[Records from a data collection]
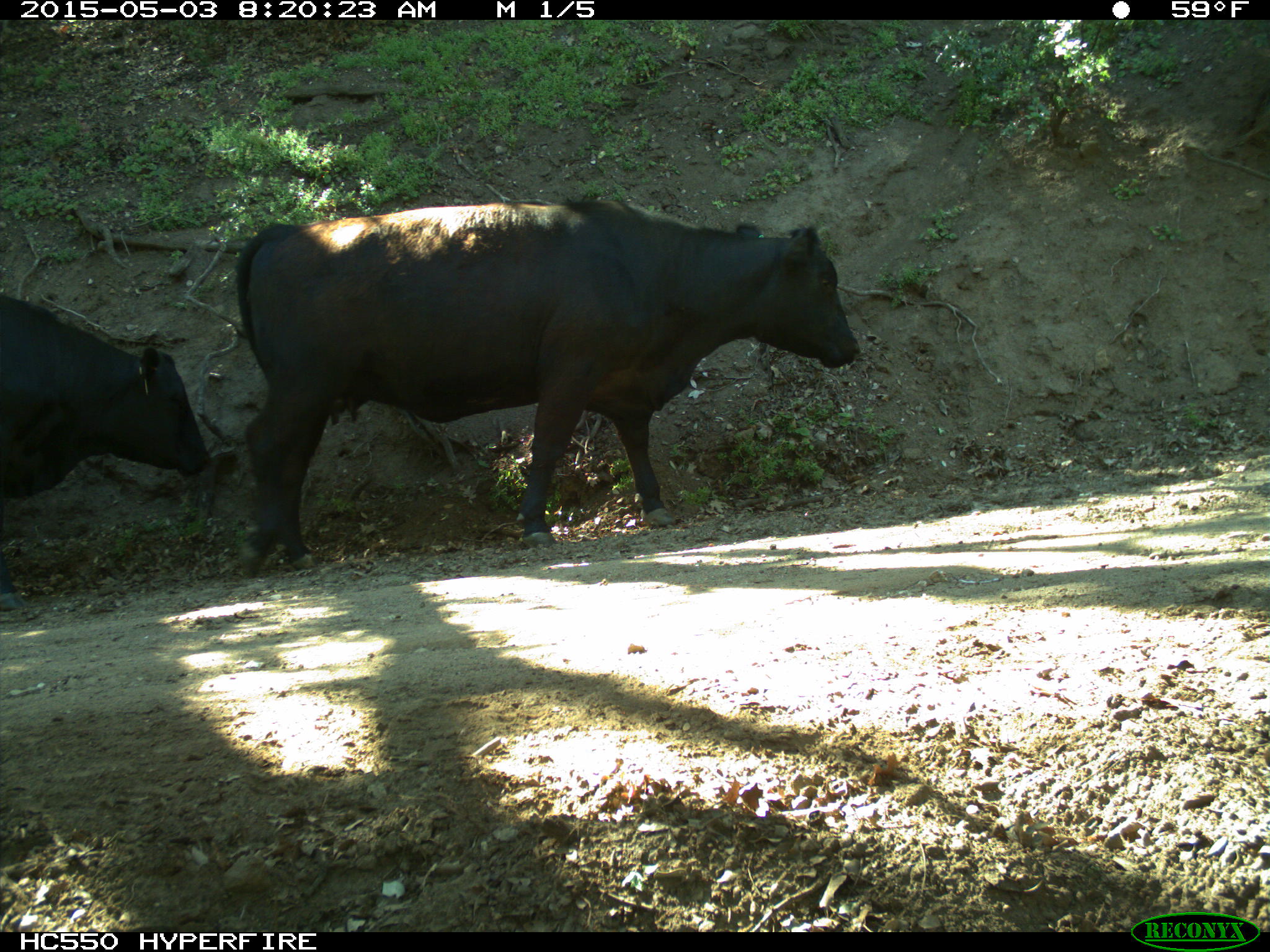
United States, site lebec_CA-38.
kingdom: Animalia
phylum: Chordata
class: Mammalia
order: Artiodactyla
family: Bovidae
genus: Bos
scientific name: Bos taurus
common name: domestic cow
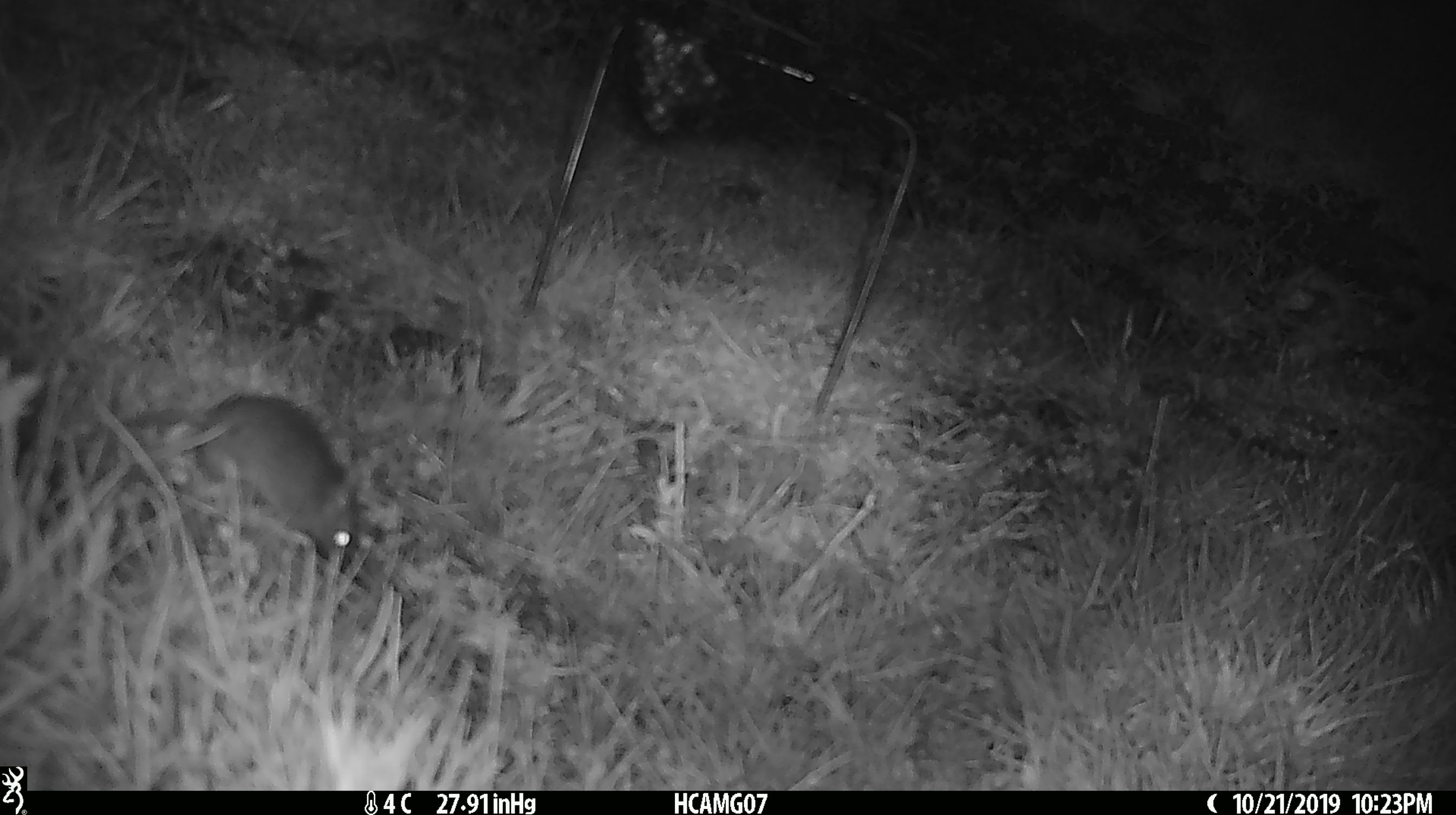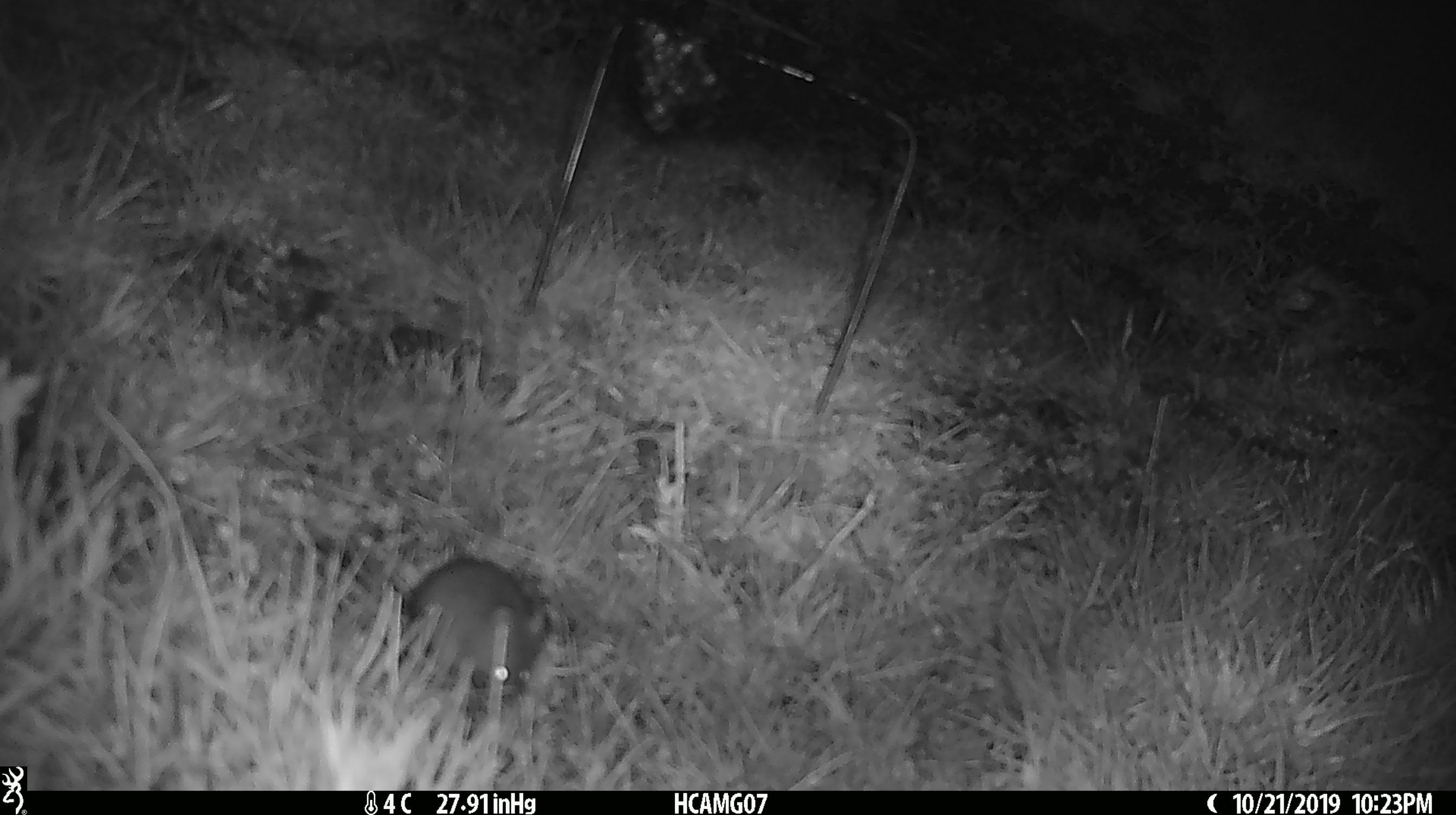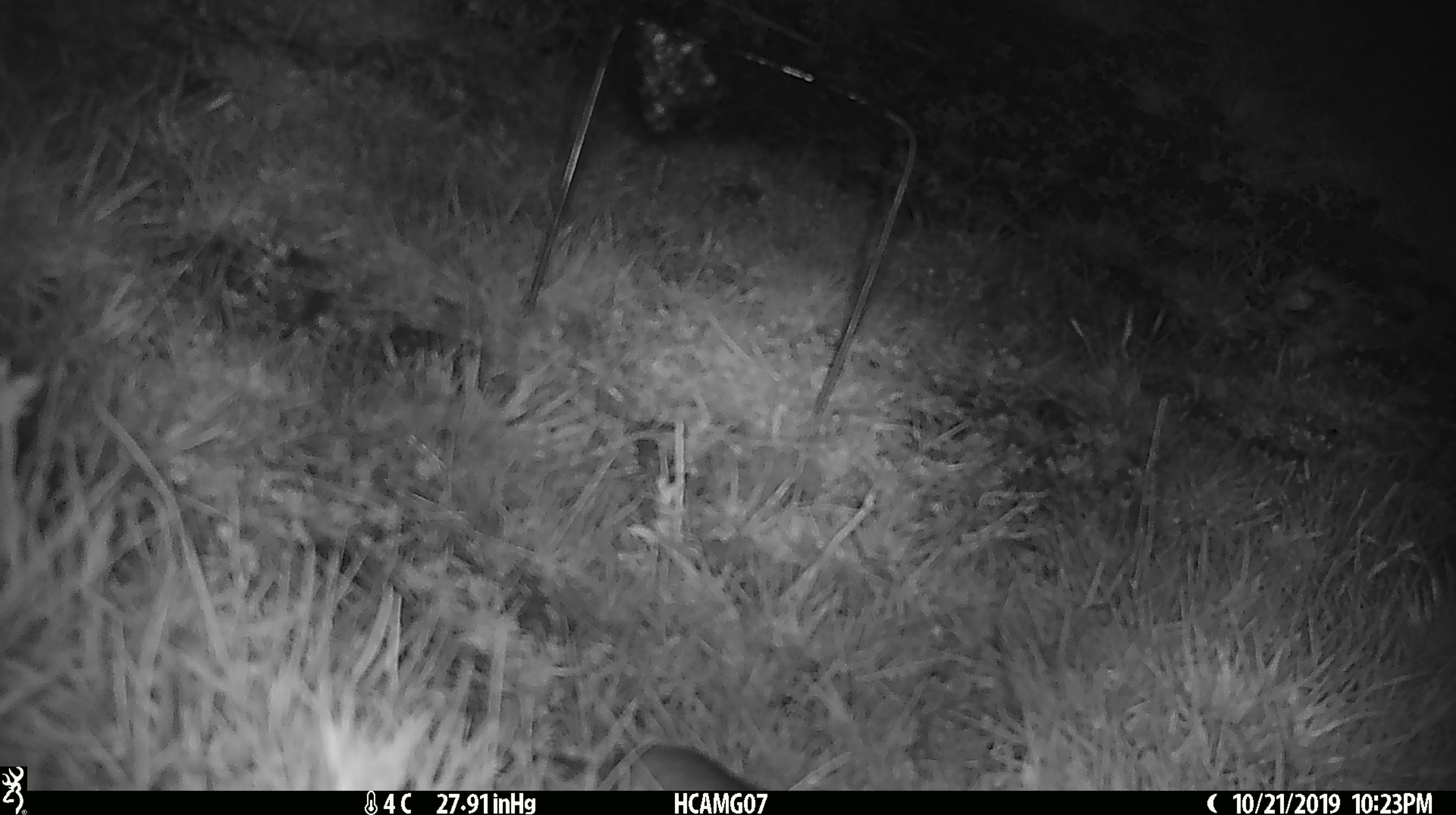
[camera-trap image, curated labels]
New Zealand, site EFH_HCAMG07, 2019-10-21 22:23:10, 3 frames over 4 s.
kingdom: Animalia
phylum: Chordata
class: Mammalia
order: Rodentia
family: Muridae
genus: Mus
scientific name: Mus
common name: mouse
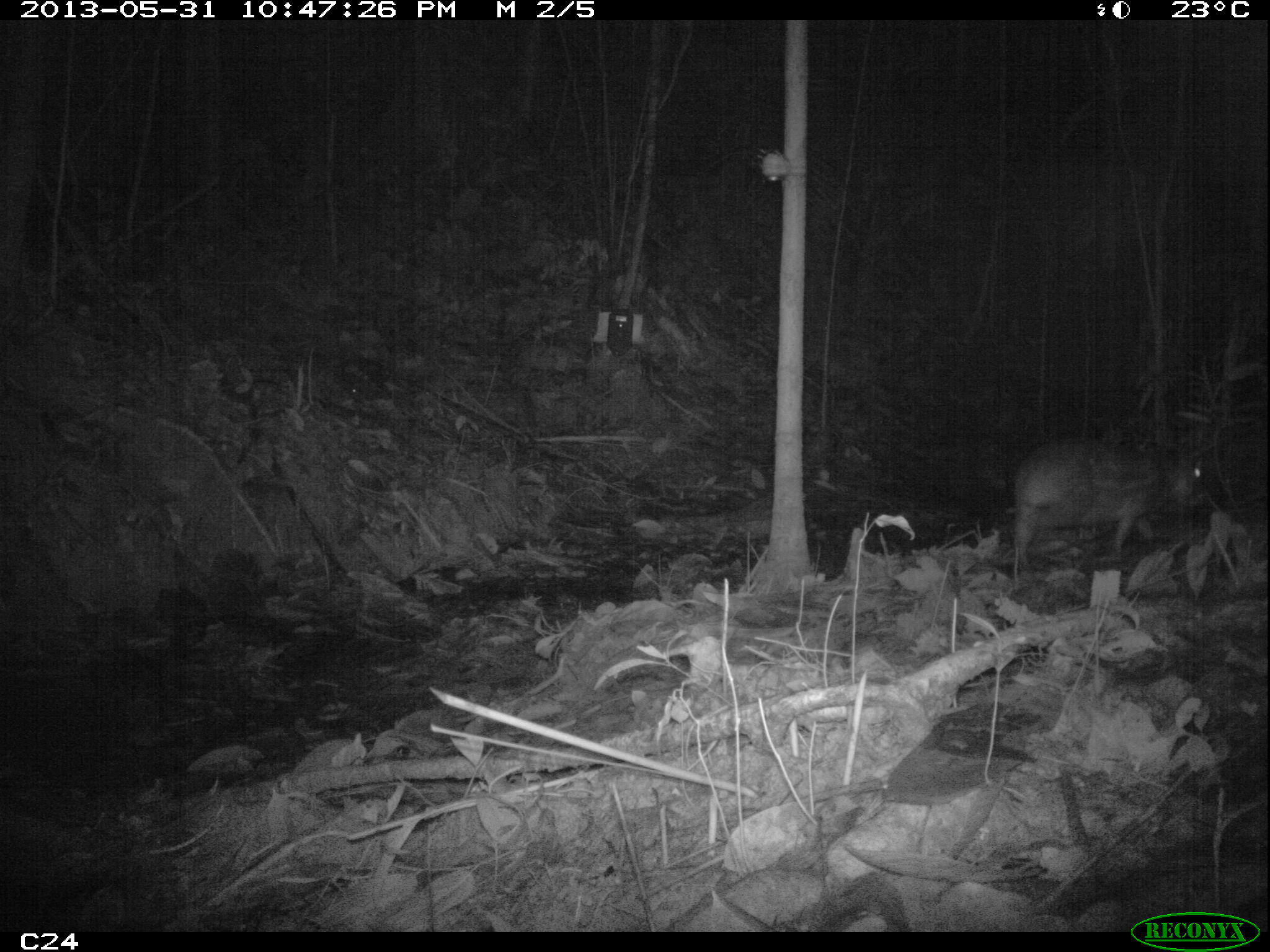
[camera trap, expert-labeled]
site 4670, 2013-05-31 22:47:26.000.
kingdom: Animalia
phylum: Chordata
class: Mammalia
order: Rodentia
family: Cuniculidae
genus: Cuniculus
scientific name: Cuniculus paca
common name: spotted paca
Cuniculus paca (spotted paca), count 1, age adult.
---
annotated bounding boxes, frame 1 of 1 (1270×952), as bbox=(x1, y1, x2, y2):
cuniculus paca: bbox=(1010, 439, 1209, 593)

-- AIM OF THE TASK --
Only the number is wanted: how many lines in the data include the word "site"?

-- WRITTEN RESPONSE --
3